Georgia pushes back Biden’s reassessment of health plan

ATLANTA – The Biden administration’s decision to reassess Georgia’s plan to overhaul the way state residents purchase health insurance under the Affordable Care Act comes as a “surprise” and suggests that she wants to review approval of the plan, which is not allowed, Gov. Brian Kemp’s office said. .

Georgia’s plan – dubbed “Georgia Access” – would improve the insurance buying experience and encourage the private sector to enroll uninsured Georgian residents, said the director of the Office of Strategy and Coordination of the Kemp’s health in a letter to the Federal Centers for Medicare and Medicaid. Services.

“Despite unsubstantiated claims to the contrary, Georgia Access will provide consumers in our state with quality insurance coverage that is more affordable than a single federal solution,” states Grant Thomas’ letter. It is dated July 2 and was first reported by Georgia Health News.

As part of the Republican governor’s plan, residents of Georgia would bypass and purchase federally subsidized health insurance through private agents.

Critics fear the move will make it harder to buy insurance and lead healthy people to cheaper plans with limited coverage, raising insurance premiums for the elderly and sick who need the benefits. full benefits required by ACA. This is because Georgia’s move to private websites would make it easier for consumers to simultaneously view plans that do not provide all of the benefits required by ACA.

Former President Donald Trump’s administration approved the state’s plan last year, and state officials touted it as a way to improve insurance coverage. Democrat Joe Biden’s administration has sought to strengthen the ACA – President Barack Obama’s healthcare law.
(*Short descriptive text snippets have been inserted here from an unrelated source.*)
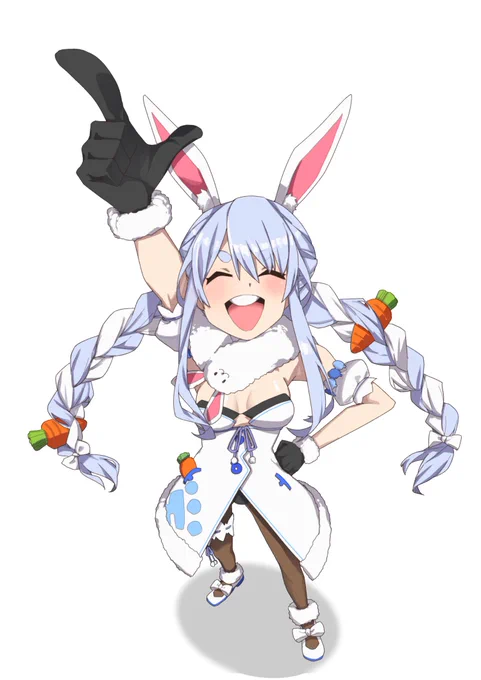 #ぺこらーと 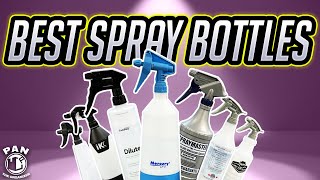 What Is The Best Spray Bottle For Car Detailing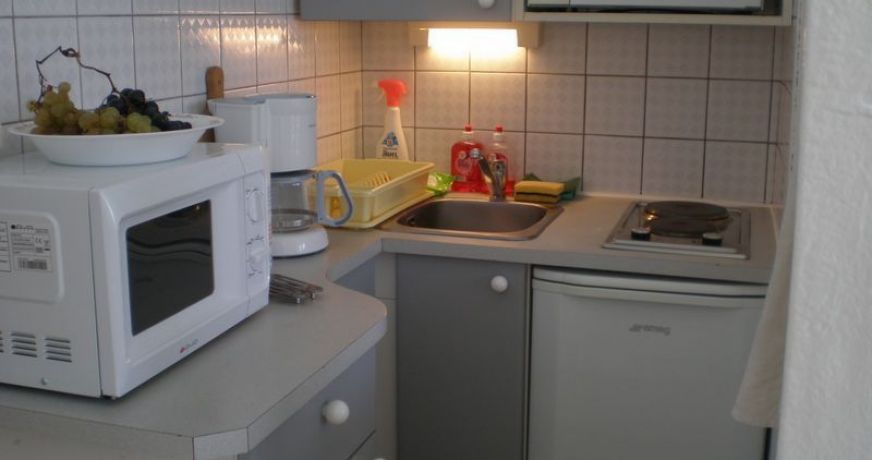 en location saisonnière Studio cabine Le Cap D'agde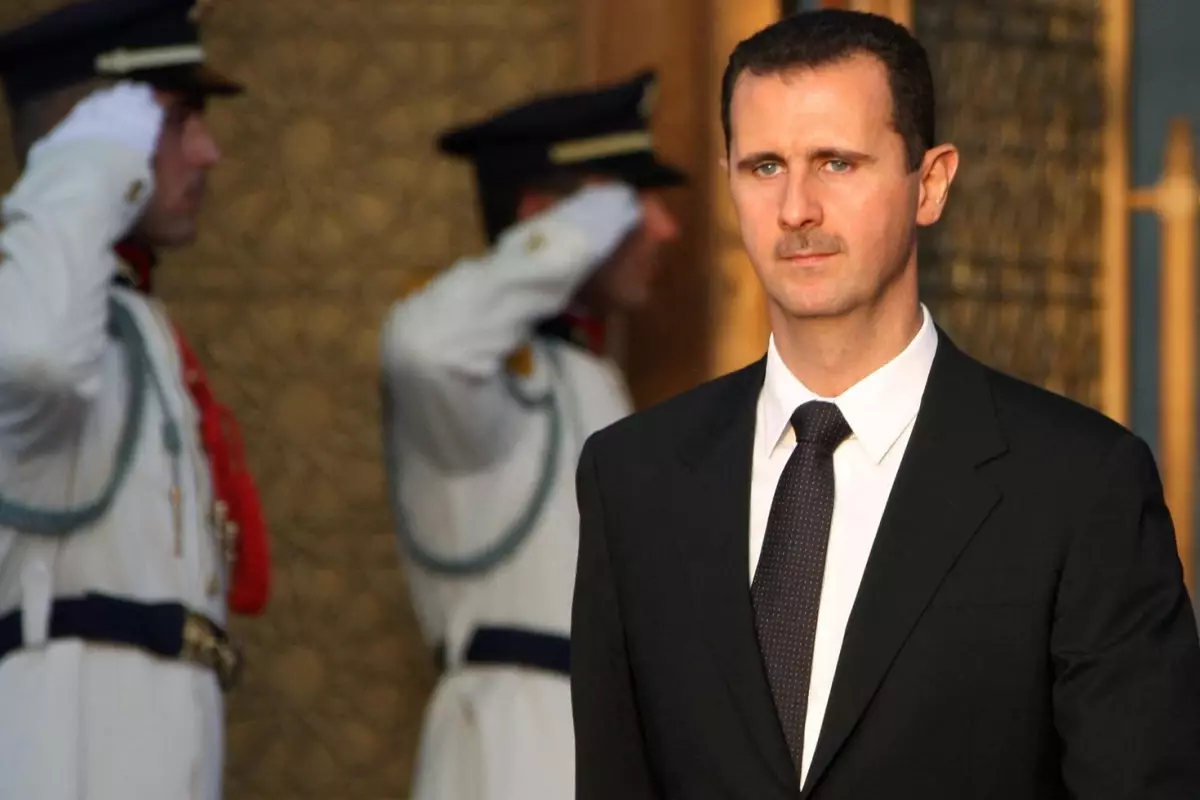 Suriye\'de devrik rejim unsurlarının başında Esed\'in yeğeni Mahluf\'un olduğu ileri sürüldü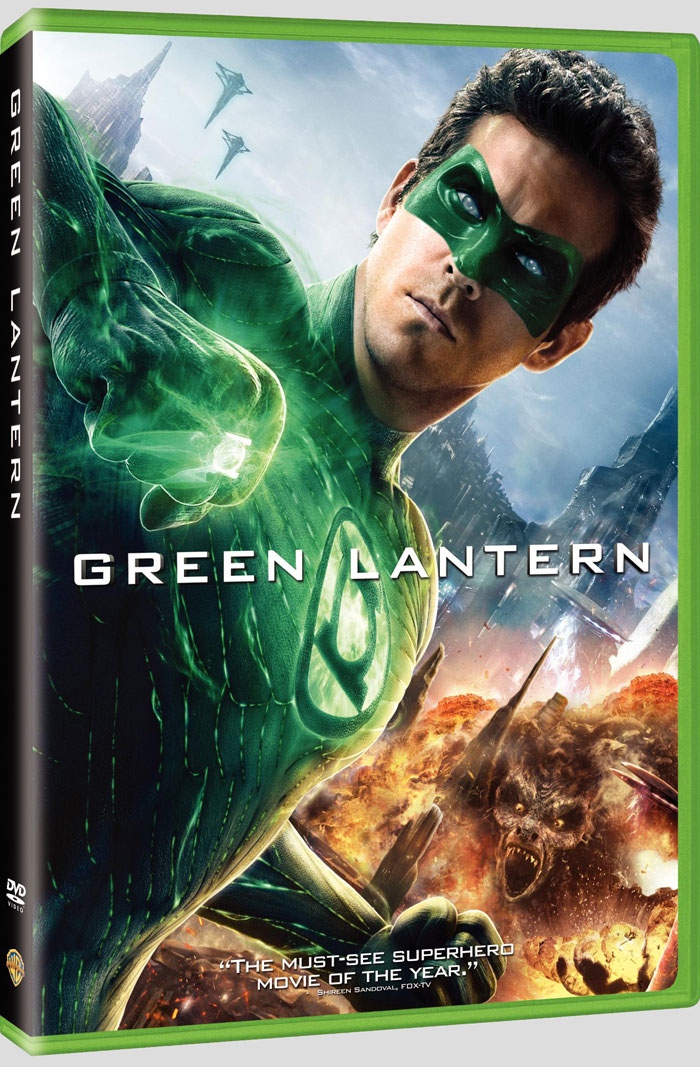 Green Lantern – Movie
In a letter to Kemp last month, the US Department of Health and Human Services expressed concerns over the proposal to involve the private sector, not the government, in outreach activities to bring residents state to purchase insurance under the ACA. Georgia had not indicated any specific financial commitment from the private sector to engage in commercialization, federal health officials said.

The letter – signed by Chiquita Brooks LaSure, head of the Centers for Medicare and Medicaid Services – noted that the Biden administration had increased funding to market ACA and expanded grants and tax credit eligibility to purchase insurance. through the program. He asked Georgian officials to factor these changes into updated “actuarial and economic analyzes” to see if their plan would meet federal requirements, including covering a comparable number of people and offering full benefits.

In his letter, Thomas said that 11 insurance companies, including five new ones, and eight registration providers have committed to participating in Georgia Access. The state has already made “substantial” investments in its plan in addition to investments by private groups. The letter asks for clarification on the Biden administration’s request, including how it meets the terms and conditions of the Trump administration’s approval. These conditions, Thomas said, do not allow federal officials to “reopen approval” of the plan.